• Exercise instructions:
Quote every item below word for word, with no changes.

Spatial question entries:
----
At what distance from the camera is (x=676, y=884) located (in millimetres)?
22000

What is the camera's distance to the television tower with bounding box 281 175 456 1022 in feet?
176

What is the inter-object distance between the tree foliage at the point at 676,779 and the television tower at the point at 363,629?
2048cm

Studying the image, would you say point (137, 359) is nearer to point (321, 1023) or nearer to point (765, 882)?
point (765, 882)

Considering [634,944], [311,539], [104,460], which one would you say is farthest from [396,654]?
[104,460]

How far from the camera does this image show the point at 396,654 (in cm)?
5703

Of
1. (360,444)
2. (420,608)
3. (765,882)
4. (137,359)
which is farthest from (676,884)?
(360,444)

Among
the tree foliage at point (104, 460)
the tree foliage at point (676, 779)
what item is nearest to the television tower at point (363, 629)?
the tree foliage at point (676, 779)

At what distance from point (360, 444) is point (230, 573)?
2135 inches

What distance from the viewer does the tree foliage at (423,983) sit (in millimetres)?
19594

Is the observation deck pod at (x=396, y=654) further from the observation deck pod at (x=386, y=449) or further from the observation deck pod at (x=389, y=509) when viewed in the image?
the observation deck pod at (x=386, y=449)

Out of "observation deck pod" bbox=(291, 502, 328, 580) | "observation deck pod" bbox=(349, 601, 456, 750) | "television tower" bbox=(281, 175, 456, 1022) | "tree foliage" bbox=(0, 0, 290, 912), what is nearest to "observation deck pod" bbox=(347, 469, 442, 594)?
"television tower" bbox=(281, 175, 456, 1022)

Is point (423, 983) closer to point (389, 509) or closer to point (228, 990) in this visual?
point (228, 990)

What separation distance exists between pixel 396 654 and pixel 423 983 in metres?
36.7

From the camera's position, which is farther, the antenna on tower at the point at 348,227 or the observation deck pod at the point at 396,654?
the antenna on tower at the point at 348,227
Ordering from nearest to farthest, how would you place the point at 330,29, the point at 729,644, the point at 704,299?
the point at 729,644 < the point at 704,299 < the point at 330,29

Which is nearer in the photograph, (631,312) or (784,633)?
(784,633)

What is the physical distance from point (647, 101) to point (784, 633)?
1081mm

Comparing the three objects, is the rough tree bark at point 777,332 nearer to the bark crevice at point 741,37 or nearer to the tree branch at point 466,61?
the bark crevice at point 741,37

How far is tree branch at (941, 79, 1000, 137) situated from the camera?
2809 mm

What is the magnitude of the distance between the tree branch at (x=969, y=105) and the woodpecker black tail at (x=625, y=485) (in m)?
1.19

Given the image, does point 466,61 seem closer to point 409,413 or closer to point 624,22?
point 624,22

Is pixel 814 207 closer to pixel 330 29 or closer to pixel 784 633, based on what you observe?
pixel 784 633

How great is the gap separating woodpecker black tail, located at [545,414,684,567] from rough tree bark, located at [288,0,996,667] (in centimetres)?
----
• Correct response:
At what distance from the camera is (x=676, y=884) located (in millimetres)?
22000

What is the camera's distance to the television tower with bounding box 281 175 456 1022 in feet?
176

What is the inter-object distance between the tree foliage at the point at 676,779 and the television tower at the point at 363,629?
2048cm

Studying the image, would you say point (137, 359) is nearer to point (321, 1023) or nearer to point (765, 882)?
point (765, 882)

Considering [634,944], [311,539], [104,460], which one would you say is farthest from [396,654]?
[104,460]

How far from the camera does this image show the point at 396,654 (in cm)?
5703

Of
1. (360,444)
2. (420,608)
3. (765,882)
4. (137,359)
which is farthest from (676,884)?
(360,444)

Among
the tree foliage at point (104, 460)
the tree foliage at point (676, 779)
what item is nearest to the television tower at point (363, 629)?
the tree foliage at point (676, 779)

At what distance from point (360, 444) is point (230, 573)?
2135 inches

What distance from the viewer does the tree foliage at (423,983) sit (in millimetres)?
19594

Is the observation deck pod at (x=396, y=654) further from the observation deck pod at (x=386, y=449) or further from the observation deck pod at (x=389, y=509) when viewed in the image?
the observation deck pod at (x=386, y=449)

Out of "observation deck pod" bbox=(291, 502, 328, 580) | "observation deck pod" bbox=(349, 601, 456, 750) | "television tower" bbox=(281, 175, 456, 1022) | "tree foliage" bbox=(0, 0, 290, 912), what is nearest to "observation deck pod" bbox=(347, 469, 442, 594)?
"television tower" bbox=(281, 175, 456, 1022)

Is point (423, 983) closer to point (389, 509) or closer to point (228, 990) in this visual?
point (228, 990)

What separation distance exists between pixel 396 654 and pixel 423 983 in metres?
36.7

From the camera's position, which is farther, the antenna on tower at the point at 348,227 or the observation deck pod at the point at 396,654?
the antenna on tower at the point at 348,227
Ordering from nearest to farthest, how would you place the point at 330,29, the point at 729,644, the point at 704,299?
the point at 729,644 < the point at 704,299 < the point at 330,29

Which is nearer in the photograph, (631,312) or (784,633)?
(784,633)

What is the physical distance from point (647, 101) to point (784, 633)?
1081mm

Comparing the three objects, is the rough tree bark at point 777,332 nearer to the bark crevice at point 741,37 or nearer to the tree branch at point 466,61?
the bark crevice at point 741,37

How far is tree branch at (941, 79, 1000, 137) situated from the camera?
2809 mm

What is the magnitude of the distance between the tree branch at (x=969, y=105) and the woodpecker black tail at (x=625, y=485) (in m)?
1.19

Given the image, does point 466,61 seem closer to point 409,413 or closer to point 624,22?
point 624,22

Is pixel 814 207 closer to pixel 330 29 or closer to pixel 784 633, based on what you observe?
pixel 784 633

How great is the gap separating woodpecker black tail, located at [545,414,684,567] from rough tree bark, located at [288,0,996,667] (in centimetres)?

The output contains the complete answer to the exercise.